The view that my right hon. Friend took—with which, with respect, I agree, and which, I feel, would meet the general convenience of the House—is that the Schedules can only properly be assessed when we have added the Clauses and made any other Amendments to the Bill. This is in accordance with normal procedure; I have already indicated the reference in Erskine May to Bills as amended. We think it in the best interests of individual Members of the House that this should be done. That is our honest view, so I hope that we can now proceed to a decision on this Clause.

Sir J. Foster

Will the hon. Gentleman deal with the point referring to a chargeable act or event and any subsequent chargeable act or event"? It seems idiotic to refer to an event and a subsequent one. Are they different in the Clause? Will he look at the Schedule——

Mr. Skeffington

When we come to it.

Sir J. Foster

It is not a question of looking at the Schedule, but a question of looking at the Clause now. The words in the Clause are: a chargeable act or event and then it says: such of the provisions of Parts II and III of that Schedule as are applicable to any subsequent chargeable act or event. It is necessary to find what those words mean. The only place where one can find what they mean is the Schedule and the Schedule says that they mean the same. Does that make sense?

*GOAL OF THE EXERCISE*: In the debate excerpt, which work does the opening speaker say was already cited on the subject of Bills as amended?

Records of spatial reasoning questions
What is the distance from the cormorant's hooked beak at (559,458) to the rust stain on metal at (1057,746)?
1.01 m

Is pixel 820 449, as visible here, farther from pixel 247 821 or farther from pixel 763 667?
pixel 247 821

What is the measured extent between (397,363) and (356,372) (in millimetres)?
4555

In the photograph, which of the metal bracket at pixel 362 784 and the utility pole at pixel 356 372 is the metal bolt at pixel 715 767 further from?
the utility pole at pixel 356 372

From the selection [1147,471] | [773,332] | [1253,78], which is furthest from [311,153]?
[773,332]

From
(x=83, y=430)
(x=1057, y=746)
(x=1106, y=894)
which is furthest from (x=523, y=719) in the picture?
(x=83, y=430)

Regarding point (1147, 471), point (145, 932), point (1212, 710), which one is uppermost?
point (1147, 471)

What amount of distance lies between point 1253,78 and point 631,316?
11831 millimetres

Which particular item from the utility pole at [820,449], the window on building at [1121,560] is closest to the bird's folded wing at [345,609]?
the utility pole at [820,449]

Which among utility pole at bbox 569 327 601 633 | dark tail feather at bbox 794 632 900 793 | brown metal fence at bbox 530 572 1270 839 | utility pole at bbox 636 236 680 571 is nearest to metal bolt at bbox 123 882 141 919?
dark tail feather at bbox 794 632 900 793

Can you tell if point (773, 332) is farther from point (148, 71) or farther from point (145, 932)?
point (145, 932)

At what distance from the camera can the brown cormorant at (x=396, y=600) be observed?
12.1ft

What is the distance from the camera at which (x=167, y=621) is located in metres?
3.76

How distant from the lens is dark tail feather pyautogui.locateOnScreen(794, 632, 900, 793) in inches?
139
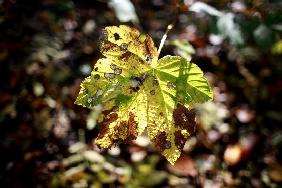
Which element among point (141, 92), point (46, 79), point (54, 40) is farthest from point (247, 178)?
point (54, 40)

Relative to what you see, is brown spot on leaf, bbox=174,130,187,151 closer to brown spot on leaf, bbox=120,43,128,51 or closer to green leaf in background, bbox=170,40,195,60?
brown spot on leaf, bbox=120,43,128,51

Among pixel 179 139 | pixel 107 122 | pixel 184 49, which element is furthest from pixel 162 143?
pixel 184 49

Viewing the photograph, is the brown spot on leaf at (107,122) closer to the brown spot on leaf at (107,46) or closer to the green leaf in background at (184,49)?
the brown spot on leaf at (107,46)

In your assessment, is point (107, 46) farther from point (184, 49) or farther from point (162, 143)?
point (184, 49)

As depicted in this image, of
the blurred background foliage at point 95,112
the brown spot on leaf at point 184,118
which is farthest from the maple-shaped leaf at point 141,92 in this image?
the blurred background foliage at point 95,112

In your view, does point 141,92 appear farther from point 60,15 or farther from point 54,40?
point 60,15

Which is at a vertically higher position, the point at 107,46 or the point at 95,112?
the point at 107,46
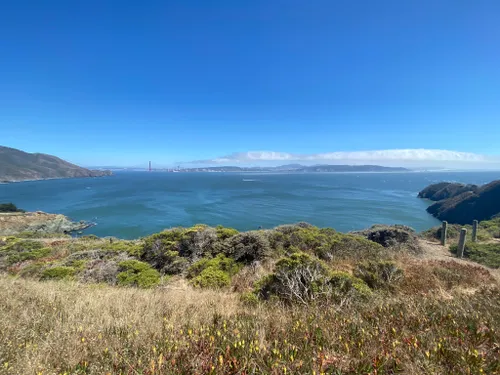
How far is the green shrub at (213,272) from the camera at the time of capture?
605 centimetres

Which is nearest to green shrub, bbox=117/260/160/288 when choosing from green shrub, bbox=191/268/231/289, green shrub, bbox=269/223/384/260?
green shrub, bbox=191/268/231/289

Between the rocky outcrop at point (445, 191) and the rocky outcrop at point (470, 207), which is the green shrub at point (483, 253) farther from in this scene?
the rocky outcrop at point (445, 191)

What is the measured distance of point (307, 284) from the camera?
15.1ft

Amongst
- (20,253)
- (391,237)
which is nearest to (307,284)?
(20,253)

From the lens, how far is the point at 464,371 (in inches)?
72.5

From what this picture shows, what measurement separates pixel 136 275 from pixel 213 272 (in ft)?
7.30

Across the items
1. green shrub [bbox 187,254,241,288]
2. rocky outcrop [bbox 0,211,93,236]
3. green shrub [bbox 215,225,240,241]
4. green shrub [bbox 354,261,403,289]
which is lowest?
rocky outcrop [bbox 0,211,93,236]

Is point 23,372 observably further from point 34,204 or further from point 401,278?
point 34,204

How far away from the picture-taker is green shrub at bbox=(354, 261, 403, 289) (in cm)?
511

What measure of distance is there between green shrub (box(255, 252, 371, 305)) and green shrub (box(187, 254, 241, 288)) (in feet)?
4.50

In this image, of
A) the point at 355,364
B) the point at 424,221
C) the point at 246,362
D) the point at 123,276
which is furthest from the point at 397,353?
the point at 424,221

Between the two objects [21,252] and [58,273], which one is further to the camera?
[21,252]

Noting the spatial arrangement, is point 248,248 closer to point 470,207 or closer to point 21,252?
point 21,252

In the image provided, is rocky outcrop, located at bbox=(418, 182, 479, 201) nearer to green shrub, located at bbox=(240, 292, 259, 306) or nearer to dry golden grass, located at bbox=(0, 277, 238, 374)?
green shrub, located at bbox=(240, 292, 259, 306)
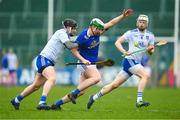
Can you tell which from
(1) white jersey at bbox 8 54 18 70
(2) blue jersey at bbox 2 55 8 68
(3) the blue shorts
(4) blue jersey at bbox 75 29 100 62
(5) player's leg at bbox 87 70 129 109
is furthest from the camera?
(2) blue jersey at bbox 2 55 8 68

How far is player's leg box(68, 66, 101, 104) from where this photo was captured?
2020 centimetres

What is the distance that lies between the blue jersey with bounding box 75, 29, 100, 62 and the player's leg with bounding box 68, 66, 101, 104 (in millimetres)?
264

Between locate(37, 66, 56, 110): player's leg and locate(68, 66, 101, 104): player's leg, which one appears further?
locate(68, 66, 101, 104): player's leg

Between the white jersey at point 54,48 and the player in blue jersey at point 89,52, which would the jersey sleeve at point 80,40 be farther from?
the white jersey at point 54,48

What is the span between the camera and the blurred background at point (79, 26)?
45062 millimetres

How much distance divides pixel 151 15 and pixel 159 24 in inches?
25.6

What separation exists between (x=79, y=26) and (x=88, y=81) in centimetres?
2604

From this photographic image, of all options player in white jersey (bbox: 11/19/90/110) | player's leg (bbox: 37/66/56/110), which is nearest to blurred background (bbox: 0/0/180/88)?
player in white jersey (bbox: 11/19/90/110)

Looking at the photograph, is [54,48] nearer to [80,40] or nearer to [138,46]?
[80,40]

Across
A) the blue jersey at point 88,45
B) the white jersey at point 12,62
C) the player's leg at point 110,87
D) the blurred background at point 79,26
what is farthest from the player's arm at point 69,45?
the blurred background at point 79,26

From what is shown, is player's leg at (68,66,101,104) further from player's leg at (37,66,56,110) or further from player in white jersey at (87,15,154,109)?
player in white jersey at (87,15,154,109)

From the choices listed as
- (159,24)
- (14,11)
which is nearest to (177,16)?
(159,24)

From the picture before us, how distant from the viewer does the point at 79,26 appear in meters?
46.2

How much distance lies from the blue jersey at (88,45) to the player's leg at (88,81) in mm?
264
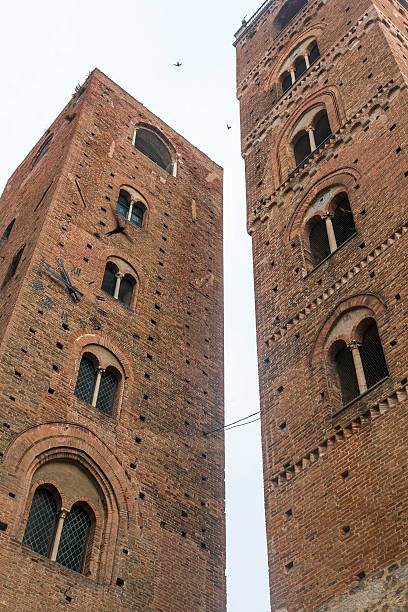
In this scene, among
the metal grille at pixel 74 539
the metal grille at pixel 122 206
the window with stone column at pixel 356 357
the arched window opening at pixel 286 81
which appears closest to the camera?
the window with stone column at pixel 356 357

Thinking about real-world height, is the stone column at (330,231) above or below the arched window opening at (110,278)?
below

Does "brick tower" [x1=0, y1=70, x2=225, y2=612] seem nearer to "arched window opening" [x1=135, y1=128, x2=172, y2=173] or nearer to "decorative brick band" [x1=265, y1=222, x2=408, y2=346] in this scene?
"arched window opening" [x1=135, y1=128, x2=172, y2=173]

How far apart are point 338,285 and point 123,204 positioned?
7.12m

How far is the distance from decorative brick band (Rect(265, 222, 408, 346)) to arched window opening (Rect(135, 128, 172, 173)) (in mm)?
8996

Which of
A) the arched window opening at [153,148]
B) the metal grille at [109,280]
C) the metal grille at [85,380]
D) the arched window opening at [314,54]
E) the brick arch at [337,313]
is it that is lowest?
the brick arch at [337,313]

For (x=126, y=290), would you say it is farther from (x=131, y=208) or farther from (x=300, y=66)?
(x=300, y=66)

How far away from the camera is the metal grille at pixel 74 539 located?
1074 cm

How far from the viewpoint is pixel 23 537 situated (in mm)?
10312

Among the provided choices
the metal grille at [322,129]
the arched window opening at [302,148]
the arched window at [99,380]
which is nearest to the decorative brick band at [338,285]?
the arched window at [99,380]

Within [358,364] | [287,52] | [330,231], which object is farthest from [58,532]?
[287,52]

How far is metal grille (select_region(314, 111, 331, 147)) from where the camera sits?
52.4 feet

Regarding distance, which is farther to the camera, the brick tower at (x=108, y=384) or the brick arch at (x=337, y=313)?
the brick arch at (x=337, y=313)

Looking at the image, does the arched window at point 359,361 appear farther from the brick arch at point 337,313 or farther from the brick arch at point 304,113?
the brick arch at point 304,113

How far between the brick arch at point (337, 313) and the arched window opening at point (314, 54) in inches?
334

*WRITTEN RESPONSE*: Erskine May.